In its latter stages, ‘Stone Free’ chronicles the emergence of the DEA (US Drug Enforcement Agency) as it hunts down the criminal web of intersecting characters who run the gear. Eventually the DEA dragnet goes global, and it was through its pursuit of figures like Abdul and the fabled Coronado company (with whom Abdul became entangled) that the DEA made a name for itself as an organisation with far reaching tentacles and legal clout. Before cocaine became more popular and the drug trade descended into chaotic violence between cartels and law enforcement, the DEA was chasing the big dope smugglers, many of whom were surfers – but as ‘Stone Free’ illustrates, everyone from ex-schoolteachers to retired soldiers were in on it at a high level.

‘Stone Free’ walks a fine line, drawing just short of romanticising or glorifying the life of Abdul, an unapologetic drug scammer, who operated on an elaborate scale. When you read the facts about Abdul’s high anxiety life on the run and lengthy spells in prison, it’s hard to envy his chosen path. However, he certainly has a worthy tale to tell; one which traverses the curious relationship between drug smugglers, drug enforcers and government anti- drug propaganda.
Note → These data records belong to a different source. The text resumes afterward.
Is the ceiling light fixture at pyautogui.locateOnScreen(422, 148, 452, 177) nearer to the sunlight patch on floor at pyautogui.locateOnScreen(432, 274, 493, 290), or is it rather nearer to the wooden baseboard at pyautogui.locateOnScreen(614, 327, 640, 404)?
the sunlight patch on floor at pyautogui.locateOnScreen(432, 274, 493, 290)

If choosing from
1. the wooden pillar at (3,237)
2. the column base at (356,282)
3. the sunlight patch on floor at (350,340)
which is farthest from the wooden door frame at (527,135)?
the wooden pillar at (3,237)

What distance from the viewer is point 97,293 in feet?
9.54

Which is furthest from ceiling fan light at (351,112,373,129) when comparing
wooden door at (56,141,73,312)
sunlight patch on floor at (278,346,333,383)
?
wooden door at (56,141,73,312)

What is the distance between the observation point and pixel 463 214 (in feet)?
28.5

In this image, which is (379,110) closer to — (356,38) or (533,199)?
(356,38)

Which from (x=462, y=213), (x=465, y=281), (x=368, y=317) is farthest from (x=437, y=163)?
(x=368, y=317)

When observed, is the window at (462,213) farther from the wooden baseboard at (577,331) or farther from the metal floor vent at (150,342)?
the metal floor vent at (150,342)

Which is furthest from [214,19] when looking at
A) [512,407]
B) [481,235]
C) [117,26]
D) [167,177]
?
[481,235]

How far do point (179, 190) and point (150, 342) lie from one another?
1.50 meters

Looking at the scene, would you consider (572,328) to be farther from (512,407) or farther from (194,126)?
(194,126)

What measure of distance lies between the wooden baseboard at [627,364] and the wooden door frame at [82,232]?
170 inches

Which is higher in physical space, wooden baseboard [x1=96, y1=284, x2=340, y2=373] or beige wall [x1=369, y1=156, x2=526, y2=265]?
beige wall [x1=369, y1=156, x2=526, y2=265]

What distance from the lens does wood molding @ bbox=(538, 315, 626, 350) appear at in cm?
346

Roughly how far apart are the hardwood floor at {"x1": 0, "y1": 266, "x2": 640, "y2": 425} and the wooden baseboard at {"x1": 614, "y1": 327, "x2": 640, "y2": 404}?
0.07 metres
Ultimately ‘Stone Free’ is a character study of Warren ‘Abdul’ Anderson, someone who didn’t want to follow the predictable ‘Apple Pie’ American path that was laid before him. Abdul wasn’t as concerned with getting ‘out of it’ as he was with getting out of the mainstream. The drugs were just his exit strategy from society. He manifested circumstances that allowed him to stumble upon Grajagan, while making it his perennial quest to see just how much he could get away with if he really tried.